BEGIN Supplied passage
In an active-active configuration, S3 Multi-Region Access Points consider factors like network congestion and the location of the requesting application to dynamically route your requests over the AWS network to the closest copy of your data. S3 Multi-Region Access Points route your requests through the closest AWS location to your client, and then over the global private AWS network to S3. In either configuration, S3 Multi-Region Access Points allow you to take advantage of the global infrastructure of AWS while maintaining a simple application architecture.

S3 CRR and S3 Multi-Region Access Points are complementary features that work together to replicate data across AWS Regions and then to automatically route requests to the replicated copy with the lowest latency. S3 Multi-Region Access Points help you to manage requests across AWS Regions, while CRR allows you to move data across AWS Regions to create isolated replicas. You use S3 Multi-Region Access Points and CRR together to create a replicated multi-Region dataset that is addressable by a single global endpoint.

When you use an S3 Multi-Region Access Point to route requests within AWS, you pay a low per-GB data routing charge for each GB processed, as well as standard charges for S3 requests, storage, data transfer, and replication. If your application runs outside of AWS and accesses S3 over the internet, S3 Multi-Region Access Points increase performance by automatically routing your requests through an AWS edge location, over the global private AWS network, to the closest copy of your data based on access latency. When you accelerate requests made over the internet, you pay the data routing charge and an internet acceleration charge. S3 Multi-Region Access Points internet acceleration pricing varies based on whether the source client is in the same or in a different location as the destination AWS Region, and is in addition to standard S3 data transfer pricing. To use S3 Multi-Region Access Points failover controls, you are only charged for standard S3 API costs to view the current routing control status of each Region and submit any routing control changes for initiating a failover. See the Amazon S3 pricing page and the data transfer tab for more pricing information.

Yes, you can configure the underlying buckets of the S3 Multi-Region Access Point to be Requester Pays buckets. With Requester Pays, the requester pays all of the cost associated to the endpoint usage, including the cost for requests and data transfer cost associated with both the bucket and the Multi-Region Access Point. Typically, you want to configure your buckets as Requester Pays buckets if you wish to share data but not incur charges associated with others accessing the data. In general, bucket owners pay for all Amazon S3 storage associated with their bucket. To learn more, please visit S3 Requester Pays.

S3 Multi-Region Access Points and S3 Transfer Acceleration provide similar performance benefits. You can use S3 Transfer Acceleration to speed up content transfers to and from Amazon S3 using the AWS global network. S3 Transfer Accelerator can help accelerate long-distance transfers of larger objects to and from a single Amazon S3 bucket. With S3 Multi-Region Access Points, you can perform similar accelerated transfers using the AWS global network, but across many S3 buckets in multiple AWS Regions for internet-based, VPC-based, and on-premises requests to and from S3. When you combine S3 Multi-Region Access Points with S3 Cross Replication, you provide the capability for S3 Multi-Region Access Points to dynamically route your requests to the lowest latency copy of your data for applications from clients in multiple locations.
END Supplied passage
BEGIN Given information
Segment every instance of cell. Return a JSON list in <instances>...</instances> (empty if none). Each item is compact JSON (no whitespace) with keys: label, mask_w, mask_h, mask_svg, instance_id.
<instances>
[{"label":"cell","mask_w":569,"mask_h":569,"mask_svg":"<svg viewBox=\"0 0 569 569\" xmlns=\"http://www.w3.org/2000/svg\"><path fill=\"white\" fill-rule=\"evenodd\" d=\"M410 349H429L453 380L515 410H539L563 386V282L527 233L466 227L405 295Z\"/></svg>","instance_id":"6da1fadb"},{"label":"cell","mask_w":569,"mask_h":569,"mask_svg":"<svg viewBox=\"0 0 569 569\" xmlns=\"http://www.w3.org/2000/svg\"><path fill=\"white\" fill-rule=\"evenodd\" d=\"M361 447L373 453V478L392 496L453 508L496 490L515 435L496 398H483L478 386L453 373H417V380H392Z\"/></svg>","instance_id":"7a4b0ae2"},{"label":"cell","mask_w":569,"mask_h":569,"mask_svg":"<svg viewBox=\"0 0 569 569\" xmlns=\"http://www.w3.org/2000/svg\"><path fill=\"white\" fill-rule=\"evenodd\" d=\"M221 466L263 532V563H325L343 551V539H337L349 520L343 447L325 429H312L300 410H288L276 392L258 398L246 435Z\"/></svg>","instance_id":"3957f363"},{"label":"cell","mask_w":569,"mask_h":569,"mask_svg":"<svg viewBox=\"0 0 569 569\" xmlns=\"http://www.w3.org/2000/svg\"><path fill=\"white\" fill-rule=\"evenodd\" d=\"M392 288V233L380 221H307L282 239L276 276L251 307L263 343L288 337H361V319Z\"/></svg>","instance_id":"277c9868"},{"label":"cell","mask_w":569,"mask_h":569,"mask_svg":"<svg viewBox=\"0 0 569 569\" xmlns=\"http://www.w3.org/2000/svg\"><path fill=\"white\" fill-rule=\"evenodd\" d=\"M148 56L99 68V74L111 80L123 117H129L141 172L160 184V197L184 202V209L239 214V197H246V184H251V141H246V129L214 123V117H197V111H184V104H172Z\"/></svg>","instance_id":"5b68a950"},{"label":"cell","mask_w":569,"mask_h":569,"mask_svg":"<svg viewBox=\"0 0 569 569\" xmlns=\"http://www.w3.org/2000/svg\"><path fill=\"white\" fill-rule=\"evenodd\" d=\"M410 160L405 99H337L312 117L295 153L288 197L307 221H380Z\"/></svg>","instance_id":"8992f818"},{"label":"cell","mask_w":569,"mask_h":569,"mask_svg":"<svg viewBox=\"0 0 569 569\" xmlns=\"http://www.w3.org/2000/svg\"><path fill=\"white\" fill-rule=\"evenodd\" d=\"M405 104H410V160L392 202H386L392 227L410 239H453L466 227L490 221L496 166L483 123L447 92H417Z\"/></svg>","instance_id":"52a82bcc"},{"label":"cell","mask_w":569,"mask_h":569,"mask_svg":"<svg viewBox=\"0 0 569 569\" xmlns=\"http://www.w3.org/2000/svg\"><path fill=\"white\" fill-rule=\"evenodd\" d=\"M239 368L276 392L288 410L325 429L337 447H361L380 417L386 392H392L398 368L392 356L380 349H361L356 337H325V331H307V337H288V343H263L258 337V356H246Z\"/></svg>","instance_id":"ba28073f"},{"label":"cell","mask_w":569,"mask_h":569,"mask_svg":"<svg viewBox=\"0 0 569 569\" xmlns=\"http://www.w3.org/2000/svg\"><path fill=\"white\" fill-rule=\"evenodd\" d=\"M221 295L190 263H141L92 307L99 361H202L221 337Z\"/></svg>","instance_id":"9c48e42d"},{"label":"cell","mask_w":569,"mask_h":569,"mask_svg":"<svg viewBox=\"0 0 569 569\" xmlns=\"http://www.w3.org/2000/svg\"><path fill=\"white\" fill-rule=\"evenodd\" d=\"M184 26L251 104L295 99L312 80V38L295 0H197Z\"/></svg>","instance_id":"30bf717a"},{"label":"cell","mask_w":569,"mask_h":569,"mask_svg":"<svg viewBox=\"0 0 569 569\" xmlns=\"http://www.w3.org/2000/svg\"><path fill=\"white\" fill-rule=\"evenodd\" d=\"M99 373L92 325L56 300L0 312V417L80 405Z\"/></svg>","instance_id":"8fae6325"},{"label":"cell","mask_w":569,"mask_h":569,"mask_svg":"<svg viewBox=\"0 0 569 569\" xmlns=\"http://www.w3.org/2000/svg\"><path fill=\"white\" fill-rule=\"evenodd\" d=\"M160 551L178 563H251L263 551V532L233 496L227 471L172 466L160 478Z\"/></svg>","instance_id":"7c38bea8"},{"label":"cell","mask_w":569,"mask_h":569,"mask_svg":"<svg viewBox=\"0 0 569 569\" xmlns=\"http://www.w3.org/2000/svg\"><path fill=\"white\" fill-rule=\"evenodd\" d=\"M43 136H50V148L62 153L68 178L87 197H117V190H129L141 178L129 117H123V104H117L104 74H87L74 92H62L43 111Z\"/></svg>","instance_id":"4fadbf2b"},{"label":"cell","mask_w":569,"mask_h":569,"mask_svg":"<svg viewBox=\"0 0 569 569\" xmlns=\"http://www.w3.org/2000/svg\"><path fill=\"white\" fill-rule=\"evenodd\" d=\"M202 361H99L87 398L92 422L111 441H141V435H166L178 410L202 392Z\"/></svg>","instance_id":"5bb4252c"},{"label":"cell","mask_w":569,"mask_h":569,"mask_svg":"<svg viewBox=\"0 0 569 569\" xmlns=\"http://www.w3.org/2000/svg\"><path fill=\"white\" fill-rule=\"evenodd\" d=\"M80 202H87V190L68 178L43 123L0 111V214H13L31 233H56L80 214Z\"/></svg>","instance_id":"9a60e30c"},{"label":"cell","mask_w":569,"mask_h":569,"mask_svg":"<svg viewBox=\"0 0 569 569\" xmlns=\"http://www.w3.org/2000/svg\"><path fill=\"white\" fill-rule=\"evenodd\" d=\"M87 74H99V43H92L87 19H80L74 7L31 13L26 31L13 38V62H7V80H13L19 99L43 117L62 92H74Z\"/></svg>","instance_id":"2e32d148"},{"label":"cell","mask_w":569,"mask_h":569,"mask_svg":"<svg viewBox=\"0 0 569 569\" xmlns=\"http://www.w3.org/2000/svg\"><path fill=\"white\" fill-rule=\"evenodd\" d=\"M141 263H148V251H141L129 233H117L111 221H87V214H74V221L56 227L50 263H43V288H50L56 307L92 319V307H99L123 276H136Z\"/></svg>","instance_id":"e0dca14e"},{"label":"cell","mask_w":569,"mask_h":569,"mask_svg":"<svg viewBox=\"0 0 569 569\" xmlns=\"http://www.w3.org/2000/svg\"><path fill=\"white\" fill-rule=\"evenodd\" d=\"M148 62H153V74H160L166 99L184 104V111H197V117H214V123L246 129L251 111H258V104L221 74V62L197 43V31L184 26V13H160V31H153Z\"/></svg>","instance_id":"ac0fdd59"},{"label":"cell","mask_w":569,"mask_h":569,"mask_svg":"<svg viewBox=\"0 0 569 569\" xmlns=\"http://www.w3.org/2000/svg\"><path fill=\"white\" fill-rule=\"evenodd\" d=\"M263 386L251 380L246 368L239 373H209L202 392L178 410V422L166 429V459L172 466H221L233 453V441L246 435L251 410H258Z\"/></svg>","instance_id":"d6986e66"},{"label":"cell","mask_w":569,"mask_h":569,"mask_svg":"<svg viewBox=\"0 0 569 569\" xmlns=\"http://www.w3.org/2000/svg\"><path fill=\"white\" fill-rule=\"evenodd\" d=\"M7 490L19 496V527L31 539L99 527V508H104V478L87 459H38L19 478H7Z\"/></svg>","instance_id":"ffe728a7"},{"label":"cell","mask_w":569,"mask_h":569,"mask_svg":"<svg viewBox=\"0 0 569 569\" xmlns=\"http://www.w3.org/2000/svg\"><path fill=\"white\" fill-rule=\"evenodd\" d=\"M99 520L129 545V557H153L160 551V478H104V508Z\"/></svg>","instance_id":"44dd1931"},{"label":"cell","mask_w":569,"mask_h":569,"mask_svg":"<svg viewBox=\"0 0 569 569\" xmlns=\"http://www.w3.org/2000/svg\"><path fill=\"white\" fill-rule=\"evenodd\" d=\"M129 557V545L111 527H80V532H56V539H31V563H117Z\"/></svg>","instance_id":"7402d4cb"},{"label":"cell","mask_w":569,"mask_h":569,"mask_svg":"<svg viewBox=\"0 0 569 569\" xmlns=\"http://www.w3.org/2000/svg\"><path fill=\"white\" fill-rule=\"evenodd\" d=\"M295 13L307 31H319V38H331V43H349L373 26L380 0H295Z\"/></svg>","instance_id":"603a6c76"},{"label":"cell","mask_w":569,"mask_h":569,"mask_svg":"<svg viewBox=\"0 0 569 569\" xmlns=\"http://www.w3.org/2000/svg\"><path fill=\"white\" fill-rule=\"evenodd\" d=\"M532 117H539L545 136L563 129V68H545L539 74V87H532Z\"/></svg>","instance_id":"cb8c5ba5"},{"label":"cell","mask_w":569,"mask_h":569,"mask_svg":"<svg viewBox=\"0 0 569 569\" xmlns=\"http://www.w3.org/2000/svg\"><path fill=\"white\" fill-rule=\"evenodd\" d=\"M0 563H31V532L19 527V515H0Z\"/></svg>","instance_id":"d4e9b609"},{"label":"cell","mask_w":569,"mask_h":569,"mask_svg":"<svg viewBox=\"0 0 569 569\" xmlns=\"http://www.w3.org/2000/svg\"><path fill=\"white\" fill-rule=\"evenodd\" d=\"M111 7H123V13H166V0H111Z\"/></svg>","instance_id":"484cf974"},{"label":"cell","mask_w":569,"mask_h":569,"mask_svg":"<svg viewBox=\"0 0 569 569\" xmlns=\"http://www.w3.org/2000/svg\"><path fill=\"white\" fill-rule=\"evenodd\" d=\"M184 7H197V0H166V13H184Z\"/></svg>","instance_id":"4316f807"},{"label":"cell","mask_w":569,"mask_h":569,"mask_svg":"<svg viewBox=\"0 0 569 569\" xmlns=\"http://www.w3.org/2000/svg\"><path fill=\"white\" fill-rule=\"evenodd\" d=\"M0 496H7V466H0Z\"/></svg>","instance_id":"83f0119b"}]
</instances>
END Given information
» **The problem**:
Answer these questions from the S3 Multi-Region Access Points passage.
1. According to the passage, what does CRR let you create by moving data across AWS Regions?
2. In general, who pays for all Amazon S3 storage associated with a bucket?
3. S3 Transfer Acceleration can help accelerate long-distance transfers of larger objects to and from what?
Rely only on the passage to respond.

» **Solution for this problem**:
1. Isolated replicas.
2. Bucket owners.
3. A single Amazon S3 bucket.